I may feel bored half to death, but a committee meeting is unlikely to produce any actual life-threatening complications

The side effects of committee meetings may be annoying (boredom, annoyance, more committee meetings) but they are generally not incapacitating.

I've mastered the lingo of committee meetings, but the language of cancer treatment still sometimes stymies me. I can't always tell my neutrophils from my neutropenia, nor do I really want to.

Statistics that get bandied about at committee meetings are often quite important (retention rates, endowment figures, faculty salaries as a percentage of budget), but they can be handled in the abstract. When my oncologist tosses a statistic at me, on the other hand, we're talking about my mortality.

At committee meetings it is possible to get stuff done: results are visible and measurable and sometimes quite satisfying, and the lack of results can stimulate us to approach the problem another way. With cancer treatment, results are often invisible and ambiguous, and even positive results may be only temporary. It's impossible to know whether the work is done; eliminate the problem in one place and it might just crop up in another.

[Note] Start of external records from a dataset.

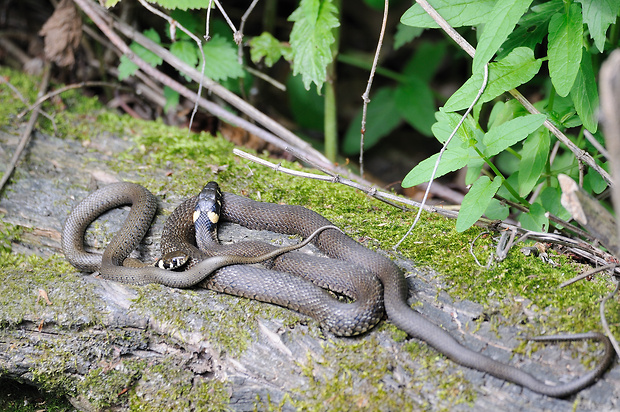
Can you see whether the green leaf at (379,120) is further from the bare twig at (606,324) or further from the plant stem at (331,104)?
the bare twig at (606,324)

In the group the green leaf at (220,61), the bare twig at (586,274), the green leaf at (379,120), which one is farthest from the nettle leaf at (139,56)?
the bare twig at (586,274)

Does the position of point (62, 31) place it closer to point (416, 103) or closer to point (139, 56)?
point (139, 56)

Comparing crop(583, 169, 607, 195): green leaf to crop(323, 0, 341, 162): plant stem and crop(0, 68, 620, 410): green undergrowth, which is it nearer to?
crop(0, 68, 620, 410): green undergrowth

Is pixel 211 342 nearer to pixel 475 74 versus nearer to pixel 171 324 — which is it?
pixel 171 324

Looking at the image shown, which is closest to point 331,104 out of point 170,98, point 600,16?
point 170,98

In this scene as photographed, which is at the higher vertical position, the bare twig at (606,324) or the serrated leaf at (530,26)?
the serrated leaf at (530,26)

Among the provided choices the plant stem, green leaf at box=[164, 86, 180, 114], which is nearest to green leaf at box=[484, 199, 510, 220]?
the plant stem

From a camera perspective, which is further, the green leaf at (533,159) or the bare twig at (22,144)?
the bare twig at (22,144)
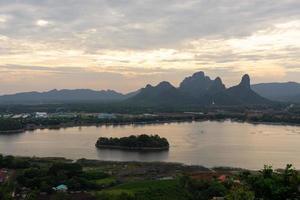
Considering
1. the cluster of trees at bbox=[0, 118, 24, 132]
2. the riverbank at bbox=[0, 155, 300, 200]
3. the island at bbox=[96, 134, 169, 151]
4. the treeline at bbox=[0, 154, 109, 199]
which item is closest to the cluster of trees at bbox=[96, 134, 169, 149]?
the island at bbox=[96, 134, 169, 151]

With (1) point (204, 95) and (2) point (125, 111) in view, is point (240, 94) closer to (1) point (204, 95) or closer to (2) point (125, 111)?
(1) point (204, 95)

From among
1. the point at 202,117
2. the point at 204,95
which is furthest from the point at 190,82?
the point at 202,117

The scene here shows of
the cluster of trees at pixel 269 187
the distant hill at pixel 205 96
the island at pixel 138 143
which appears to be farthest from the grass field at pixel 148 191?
the distant hill at pixel 205 96

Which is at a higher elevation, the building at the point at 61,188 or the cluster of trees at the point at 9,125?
the cluster of trees at the point at 9,125

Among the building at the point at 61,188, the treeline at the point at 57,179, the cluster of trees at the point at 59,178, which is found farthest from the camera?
the cluster of trees at the point at 59,178

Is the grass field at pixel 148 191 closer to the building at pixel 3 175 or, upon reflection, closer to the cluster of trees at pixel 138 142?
the building at pixel 3 175

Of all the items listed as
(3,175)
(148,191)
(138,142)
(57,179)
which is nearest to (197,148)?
(138,142)

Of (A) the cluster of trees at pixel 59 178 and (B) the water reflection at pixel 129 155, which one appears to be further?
(B) the water reflection at pixel 129 155

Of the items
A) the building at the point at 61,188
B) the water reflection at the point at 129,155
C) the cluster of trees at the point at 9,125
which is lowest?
the water reflection at the point at 129,155
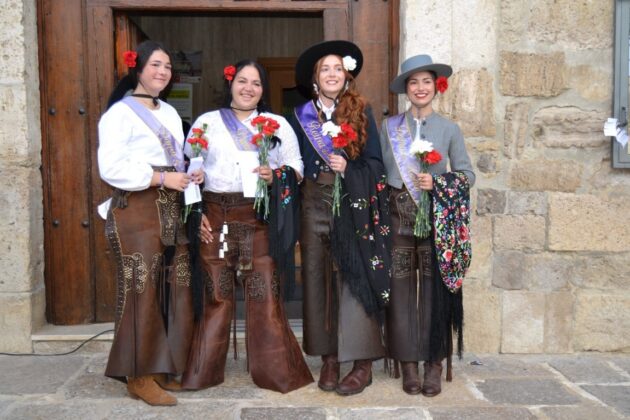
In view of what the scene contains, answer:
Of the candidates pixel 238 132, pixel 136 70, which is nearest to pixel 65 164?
pixel 136 70

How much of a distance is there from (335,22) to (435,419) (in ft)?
8.54

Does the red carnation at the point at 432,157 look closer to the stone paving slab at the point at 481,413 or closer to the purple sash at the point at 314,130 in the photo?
the purple sash at the point at 314,130

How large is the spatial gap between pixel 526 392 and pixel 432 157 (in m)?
1.39

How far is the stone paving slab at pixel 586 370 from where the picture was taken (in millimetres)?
3736

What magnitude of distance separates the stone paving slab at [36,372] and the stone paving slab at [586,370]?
291 centimetres

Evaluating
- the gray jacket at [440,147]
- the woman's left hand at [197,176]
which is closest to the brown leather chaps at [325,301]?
the gray jacket at [440,147]

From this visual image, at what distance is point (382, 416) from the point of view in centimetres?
316

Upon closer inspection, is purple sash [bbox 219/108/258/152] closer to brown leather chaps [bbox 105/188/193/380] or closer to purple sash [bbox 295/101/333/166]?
purple sash [bbox 295/101/333/166]

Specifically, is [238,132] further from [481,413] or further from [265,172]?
[481,413]

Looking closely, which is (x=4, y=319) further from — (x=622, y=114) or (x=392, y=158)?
(x=622, y=114)

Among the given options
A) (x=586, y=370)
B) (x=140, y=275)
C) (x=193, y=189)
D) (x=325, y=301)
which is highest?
(x=193, y=189)

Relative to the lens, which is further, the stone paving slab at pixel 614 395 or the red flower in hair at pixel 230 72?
the red flower in hair at pixel 230 72

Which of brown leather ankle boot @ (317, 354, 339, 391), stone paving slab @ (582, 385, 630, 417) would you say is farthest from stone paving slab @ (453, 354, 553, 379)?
brown leather ankle boot @ (317, 354, 339, 391)

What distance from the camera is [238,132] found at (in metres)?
3.44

Which, when you come to think of it, is not at all unlike committee work. But hey, at least I get to keep my clothes on.

2 comments:

Anonymous said...

You know I've attended one or two committee meetings, surely not more, that produced about the same effects as the cancer treatment you describe. D.

Bardiac said...

I'm going to keep in the back of my mind during committee meetings that I should be grateful because at least I'm not naked. In some cases, I'm going to be extra grateful that no one else is naked, either. :)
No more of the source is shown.